If they do use IO, TBB probably won't give you much benefit for the cost of refactoring your code base and increasing dependencies, but if your functions just do lots of calculations, it might be worth trying out TBB.

One simple point to notice is your creating and destroying 2 threads for each iteration of your loop, so you're wasting tons of resources. You should at least keep a thread pool and reuse those, even if you're doing IO.


One function does do I/O operations . There are also a lot of computations involved. But my theory is that arent there 12 threads already...and the number of processors is 8. So therotically shouldnt each thread run at maximum capacity.

Like...
Maximum no of processors=8;
Capacity of one processor=N

If i use one thread...Total work=N
If i use two threaads..Total work=2N....
and so on..
If i use 8 threads...Total work=8N..

Does it work it like that to some extend?



robert_jay_gould
Beginner
50 Views

Quoting - jobin007007

One function does do I/O operations . There are also a lot of computations involved. But my theory is that arent there 12 threads already...and the number of processors is 8. So therotically shouldnt each thread run at maximum capacity.

Like...
Maximum no of processors=8;
Capacity of one processor=N

If i use one thread...Total work=N
If i use two threaads..Total work=2N....
and so on..
If i use 8 threads...Total work=8N..

Does it work it like that to some extend?




Yes, and Not at all :)

Simply put, the maximum speedup you can obtain on an 8core machine (without doing smart tricks) is x8 that of a 1core machine. You probably know that already, and that's what TBB (and OMP) will be able to squeeze out if you've done your part AND you AREN'T using IO operations (although in practice it's not trivial to get that x8 performance anyways).

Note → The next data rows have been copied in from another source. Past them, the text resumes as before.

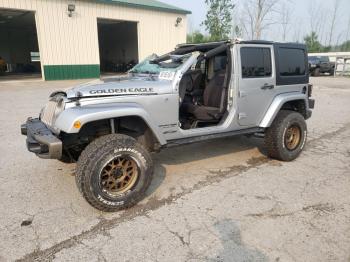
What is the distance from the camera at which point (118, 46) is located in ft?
108

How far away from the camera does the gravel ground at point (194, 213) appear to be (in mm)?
2713

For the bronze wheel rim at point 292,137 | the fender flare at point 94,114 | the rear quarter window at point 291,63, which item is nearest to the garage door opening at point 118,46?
the rear quarter window at point 291,63

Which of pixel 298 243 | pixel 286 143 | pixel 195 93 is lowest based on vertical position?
pixel 298 243

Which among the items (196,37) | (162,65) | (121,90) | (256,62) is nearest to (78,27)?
(162,65)

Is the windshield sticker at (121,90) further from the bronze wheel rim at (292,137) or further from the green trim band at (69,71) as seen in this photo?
the green trim band at (69,71)

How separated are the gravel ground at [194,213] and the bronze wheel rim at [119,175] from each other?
27cm

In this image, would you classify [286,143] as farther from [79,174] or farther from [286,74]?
[79,174]

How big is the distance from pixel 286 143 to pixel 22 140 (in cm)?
498

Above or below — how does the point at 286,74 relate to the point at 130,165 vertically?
above

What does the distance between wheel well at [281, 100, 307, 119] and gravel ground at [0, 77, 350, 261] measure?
2.54 feet

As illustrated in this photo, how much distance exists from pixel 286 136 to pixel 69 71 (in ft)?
53.3

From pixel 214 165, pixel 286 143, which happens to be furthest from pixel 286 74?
pixel 214 165

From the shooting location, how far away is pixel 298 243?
2816mm

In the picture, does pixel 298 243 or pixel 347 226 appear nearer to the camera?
pixel 298 243
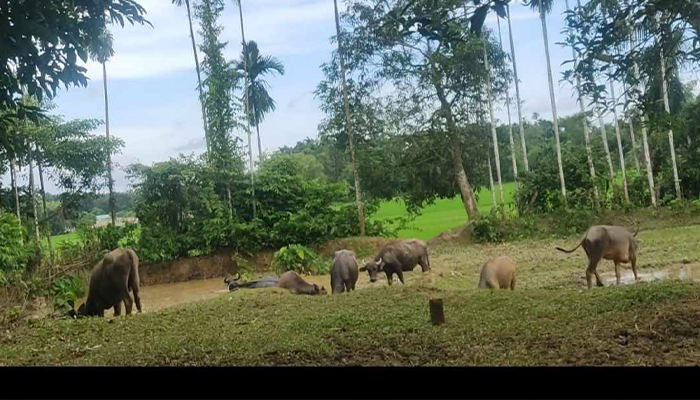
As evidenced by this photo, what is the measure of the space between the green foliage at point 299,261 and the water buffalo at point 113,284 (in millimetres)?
842

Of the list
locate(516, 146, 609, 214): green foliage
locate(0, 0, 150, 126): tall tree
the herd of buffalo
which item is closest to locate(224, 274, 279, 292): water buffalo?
the herd of buffalo

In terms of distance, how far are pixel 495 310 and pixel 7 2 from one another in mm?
2487

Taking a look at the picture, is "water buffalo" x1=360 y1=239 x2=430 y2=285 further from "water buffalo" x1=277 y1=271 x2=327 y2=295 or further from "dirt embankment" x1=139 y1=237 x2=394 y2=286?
"water buffalo" x1=277 y1=271 x2=327 y2=295

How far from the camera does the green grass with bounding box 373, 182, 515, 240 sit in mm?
3514

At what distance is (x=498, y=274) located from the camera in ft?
11.8

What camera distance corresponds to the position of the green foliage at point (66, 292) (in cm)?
420

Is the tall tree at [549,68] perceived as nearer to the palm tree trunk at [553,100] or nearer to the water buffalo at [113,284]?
the palm tree trunk at [553,100]

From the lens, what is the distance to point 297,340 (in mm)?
2852

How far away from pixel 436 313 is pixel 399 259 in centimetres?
131

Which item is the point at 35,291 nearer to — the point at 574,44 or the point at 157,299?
the point at 157,299

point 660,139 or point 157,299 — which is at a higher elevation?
point 660,139

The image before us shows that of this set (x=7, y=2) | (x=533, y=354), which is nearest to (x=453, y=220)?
(x=533, y=354)

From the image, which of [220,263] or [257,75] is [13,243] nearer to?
[220,263]

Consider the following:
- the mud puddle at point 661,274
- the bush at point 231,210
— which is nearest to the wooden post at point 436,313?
the bush at point 231,210
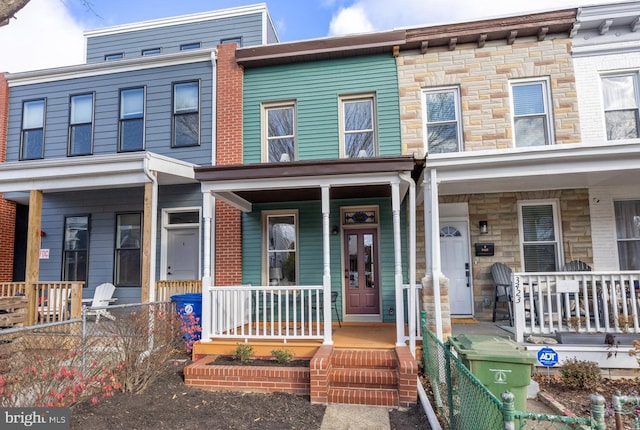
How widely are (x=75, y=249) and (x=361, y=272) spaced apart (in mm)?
6847

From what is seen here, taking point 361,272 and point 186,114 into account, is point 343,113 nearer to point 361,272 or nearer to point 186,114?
point 361,272

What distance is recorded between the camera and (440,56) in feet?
27.2

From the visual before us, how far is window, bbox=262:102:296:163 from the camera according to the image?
8.75 meters

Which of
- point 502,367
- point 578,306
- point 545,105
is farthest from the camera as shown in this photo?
point 545,105

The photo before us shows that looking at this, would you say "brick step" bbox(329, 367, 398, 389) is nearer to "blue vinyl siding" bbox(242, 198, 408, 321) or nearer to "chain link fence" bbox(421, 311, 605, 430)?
"chain link fence" bbox(421, 311, 605, 430)

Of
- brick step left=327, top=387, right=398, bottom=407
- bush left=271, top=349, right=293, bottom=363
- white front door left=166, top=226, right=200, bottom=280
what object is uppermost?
white front door left=166, top=226, right=200, bottom=280

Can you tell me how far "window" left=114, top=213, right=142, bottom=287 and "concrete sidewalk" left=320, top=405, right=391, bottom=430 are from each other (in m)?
6.03

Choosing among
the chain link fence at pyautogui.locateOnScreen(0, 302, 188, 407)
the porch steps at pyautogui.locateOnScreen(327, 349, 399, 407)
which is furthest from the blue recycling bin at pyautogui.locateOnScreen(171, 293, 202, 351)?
the porch steps at pyautogui.locateOnScreen(327, 349, 399, 407)

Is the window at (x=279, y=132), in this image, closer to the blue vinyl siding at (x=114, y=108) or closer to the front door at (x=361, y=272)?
the blue vinyl siding at (x=114, y=108)

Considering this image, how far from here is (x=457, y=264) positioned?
8141 mm

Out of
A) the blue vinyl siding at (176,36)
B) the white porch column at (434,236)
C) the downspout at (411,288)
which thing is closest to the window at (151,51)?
the blue vinyl siding at (176,36)

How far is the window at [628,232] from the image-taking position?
25.0 feet

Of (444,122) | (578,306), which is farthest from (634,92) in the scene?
(578,306)

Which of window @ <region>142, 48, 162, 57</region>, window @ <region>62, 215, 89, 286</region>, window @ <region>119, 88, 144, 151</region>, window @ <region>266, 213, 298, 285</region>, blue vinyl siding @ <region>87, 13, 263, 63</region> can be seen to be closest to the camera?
window @ <region>266, 213, 298, 285</region>
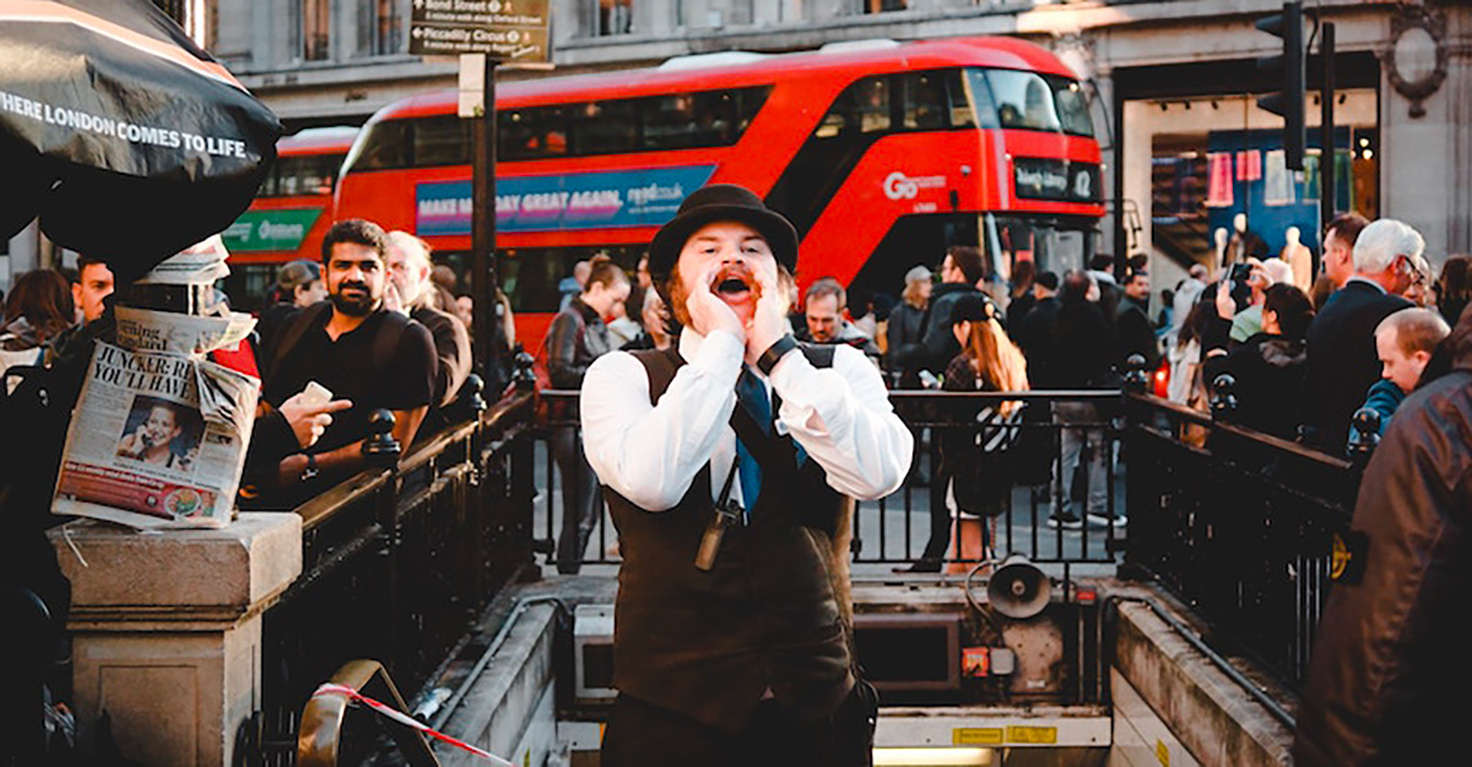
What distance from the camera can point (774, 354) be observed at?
10.8 feet

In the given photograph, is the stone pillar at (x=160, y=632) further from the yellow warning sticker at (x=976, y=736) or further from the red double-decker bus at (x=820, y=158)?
the red double-decker bus at (x=820, y=158)

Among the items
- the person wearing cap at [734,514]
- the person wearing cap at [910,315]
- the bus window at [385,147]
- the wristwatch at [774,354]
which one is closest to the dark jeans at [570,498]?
the person wearing cap at [910,315]

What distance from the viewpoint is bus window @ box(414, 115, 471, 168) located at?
2220 centimetres

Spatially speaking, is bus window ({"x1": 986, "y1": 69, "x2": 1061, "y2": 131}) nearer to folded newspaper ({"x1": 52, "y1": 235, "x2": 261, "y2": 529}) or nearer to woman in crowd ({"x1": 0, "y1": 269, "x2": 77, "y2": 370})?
woman in crowd ({"x1": 0, "y1": 269, "x2": 77, "y2": 370})

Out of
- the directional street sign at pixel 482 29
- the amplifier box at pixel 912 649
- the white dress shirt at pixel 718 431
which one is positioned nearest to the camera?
the white dress shirt at pixel 718 431

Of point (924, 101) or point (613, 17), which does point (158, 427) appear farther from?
point (613, 17)

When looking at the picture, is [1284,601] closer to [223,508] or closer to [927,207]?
[223,508]

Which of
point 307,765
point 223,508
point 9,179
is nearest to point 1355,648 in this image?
point 307,765

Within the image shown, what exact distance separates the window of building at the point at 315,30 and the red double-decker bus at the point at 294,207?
28.8ft

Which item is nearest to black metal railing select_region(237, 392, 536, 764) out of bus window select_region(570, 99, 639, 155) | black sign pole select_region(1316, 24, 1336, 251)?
black sign pole select_region(1316, 24, 1336, 251)

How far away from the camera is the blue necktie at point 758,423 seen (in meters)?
3.37

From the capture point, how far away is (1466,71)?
24422 mm

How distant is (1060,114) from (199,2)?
1639cm

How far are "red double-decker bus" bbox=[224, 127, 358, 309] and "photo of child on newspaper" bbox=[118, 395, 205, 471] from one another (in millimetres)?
22678
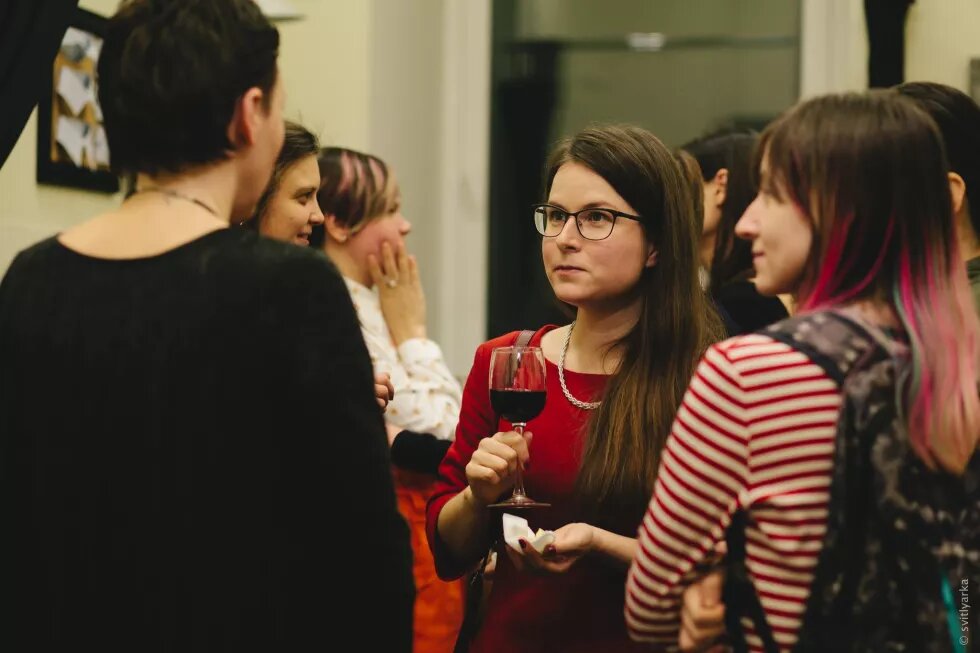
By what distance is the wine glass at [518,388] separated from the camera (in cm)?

Once IO comes into play the story is totally different, and much more complicated

Now a quick solution to your problem would be to create a thread for each IO operation, but use a thread pool for the non-IO operation

kind of like (totally uncompilable pseudocode):

//IO function
for(i=0;i<12;++i)
{
thread(function1());
}

//Non IO function
tbb_for(work); //uses a thread pool behind the scenes
//or
#pragma omp for//uses a thread pool behind the scenes
for(i=0;i<12;++i)
{
function2();
}


However an important lesson to take away in threading is that if you have more threads than processors, your performance will begin to degrade. So using 24 threads is normally worse than 8 threads (because in theory threads will context switch relatively more than they get to work, and that is a fairly heavy overhead, and in practice it is much much worse because of thrashing).


jimdempseyatthecove
Black Belt
50 Views


Try OpenMP in this manner

[cpp]    int i;
    #pragma omp parallel
    {
        #pragma omp for schedule(static, 1) nowait
        for (i = 0; i < 12; i++)
            s.Function1();
  
        #pragma omp for schedule(static, 1) nowait
        for (i = 0; i < 12; i++)
            s.Function2();
    }
[/cpp]

Also consider enabling OpenMP nested parallelism to permit your functions to contain parallel regions.